⚠️ SPOILER ALERT ⚠️
This is a post with my solutions and learning from the puzzle. Don't continue reading if you haven't tried the puzzle on your own yet.
If you want to do the puzzle, visit adventofcode.com/2020/day/7.
My programming language of choice is python
and all examples below are in python.
TOC
Key learning
- Depth first search
- Possibly on part 1: Breadth first search
This puzzle can be viewed as a "graph" problem with nodes and edges. A simple way for beginners to start is utilizing a queue or recursive function.
Puzzle
The puzzle describes relationship between bags in different colors. A bag in one color can contain a certain amount of bags in other colors.
Example input:
light red bags contain 1 bright white bag, 2 muted yellow bags.
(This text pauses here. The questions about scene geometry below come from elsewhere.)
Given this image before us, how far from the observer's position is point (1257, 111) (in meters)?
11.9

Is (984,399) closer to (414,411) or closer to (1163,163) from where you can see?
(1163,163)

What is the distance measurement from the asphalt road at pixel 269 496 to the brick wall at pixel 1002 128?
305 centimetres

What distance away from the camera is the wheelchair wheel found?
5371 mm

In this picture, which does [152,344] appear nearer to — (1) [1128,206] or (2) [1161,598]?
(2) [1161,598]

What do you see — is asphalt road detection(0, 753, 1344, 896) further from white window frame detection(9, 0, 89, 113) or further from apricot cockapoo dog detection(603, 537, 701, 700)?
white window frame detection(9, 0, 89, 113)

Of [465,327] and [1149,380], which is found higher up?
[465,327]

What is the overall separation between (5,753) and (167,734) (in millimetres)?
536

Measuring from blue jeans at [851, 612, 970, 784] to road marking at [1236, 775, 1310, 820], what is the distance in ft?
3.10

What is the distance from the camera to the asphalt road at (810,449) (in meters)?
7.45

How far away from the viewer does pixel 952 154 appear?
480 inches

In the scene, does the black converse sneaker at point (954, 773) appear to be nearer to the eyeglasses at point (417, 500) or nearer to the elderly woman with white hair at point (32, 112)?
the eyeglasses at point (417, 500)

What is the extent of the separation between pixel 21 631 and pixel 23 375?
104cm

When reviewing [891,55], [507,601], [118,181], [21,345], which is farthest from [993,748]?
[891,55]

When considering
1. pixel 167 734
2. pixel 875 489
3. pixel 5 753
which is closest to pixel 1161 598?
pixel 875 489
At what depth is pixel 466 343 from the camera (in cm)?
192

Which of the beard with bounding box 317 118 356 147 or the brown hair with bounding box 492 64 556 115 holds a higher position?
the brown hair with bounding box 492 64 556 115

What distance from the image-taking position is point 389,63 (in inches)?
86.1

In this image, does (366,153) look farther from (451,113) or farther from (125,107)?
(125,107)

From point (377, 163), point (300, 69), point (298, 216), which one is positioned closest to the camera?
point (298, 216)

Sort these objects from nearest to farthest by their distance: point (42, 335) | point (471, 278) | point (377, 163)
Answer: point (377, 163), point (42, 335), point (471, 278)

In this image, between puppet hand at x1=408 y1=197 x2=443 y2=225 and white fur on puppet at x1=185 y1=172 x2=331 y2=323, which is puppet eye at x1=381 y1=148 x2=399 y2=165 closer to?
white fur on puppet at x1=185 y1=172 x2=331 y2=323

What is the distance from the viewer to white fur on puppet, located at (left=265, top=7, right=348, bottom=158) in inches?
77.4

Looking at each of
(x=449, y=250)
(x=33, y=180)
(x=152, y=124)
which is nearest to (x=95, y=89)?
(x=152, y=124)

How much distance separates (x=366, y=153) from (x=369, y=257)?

dark orange bags contain 3 bright white bags, 4 muted yellow bags.
bright white bags contain 1 shiny gold bag.
muted yellow bags contain 2 shiny gold bags, 9 faded blue bags.
shiny gold bags contain 1 dark olive bag, 2 vibrant plum bags.
dark olive bags contain 3 faded blue bags, 4 dotted black bags.
vibrant plum bags contain 5 faded blue bags, 6 dotted black bags.
faded blue bags contain no other bags.
dotted black bags contain no other bags.
Part 1
The puzzle is to find all bags that can directly or indirectly contain a shiny gold bag
. This can be viewed as a graph where bags are nodes and their relationships are edges.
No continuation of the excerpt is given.